Inaugural Morley Fellowship Awarded at Student Awards
This summer saw the award of the inaugural Morley Fellowship. Fellowships are awarded to individuals who have been members of the College community as students, members of staff or governors and recognise outstanding contribution to the life of the College, and how, during their time at Morley and through their public profile and professional engagement they have upheld and promoted the College’s mission, vision and values.
The first Fellowship was awarded at the 2019 Student Awards in July, and the first recipient was Linda Gainsbury, who served on our Board of Governors for eight years. In recognition of the Fellowship, she was presented with a bespoke ceramic cup created by the Ceramics team at the College.
"You’ve given me a Fellowship, but I already had an amazing sense of fellowship from the eight years that I was associated with Morley," she said after being presented with the Fellowship. "Fellowship from my fellow governors, from all the staff management and tutors, and from every student that I encountered.

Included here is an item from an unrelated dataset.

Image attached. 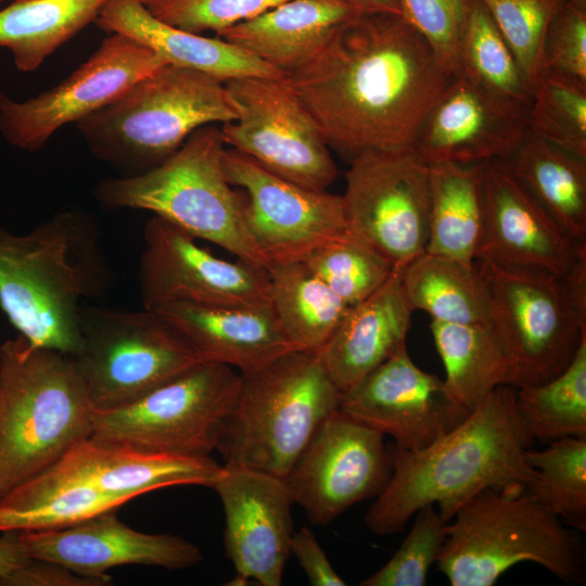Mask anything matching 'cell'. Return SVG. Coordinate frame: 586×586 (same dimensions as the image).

"For me, adult learning is extraordinarily special. And I've been really, really lucky to have been able to focus so much of my working life, and my voluntary life after work, on something that means so much to me as an individual. Because that means that it doesn't feel like work, it feels like a pleasure. And a particular pleasure has been my association with Morley, and the fact that you have honoured me with this inaugural fellowship is just amazing. So, thank you so much."
Our second Fellowship is set to be awarded to painter Denzil Forrester, who taught Painting and Drawing at the College for a number of years. One of his paintings, Boys in the Hood, is part of the Morley Art Collection, and in September this year a new original work, Brixton Blue, was unveiled at Brixton Underground station. The awards ceremony for Denzil's Fellowship is set to take place on 26 November, when we will also be holding a screening of Denzil's Dance, a documentary by Julian Henriques from Goldsmiths, about Denzil's life and body of work.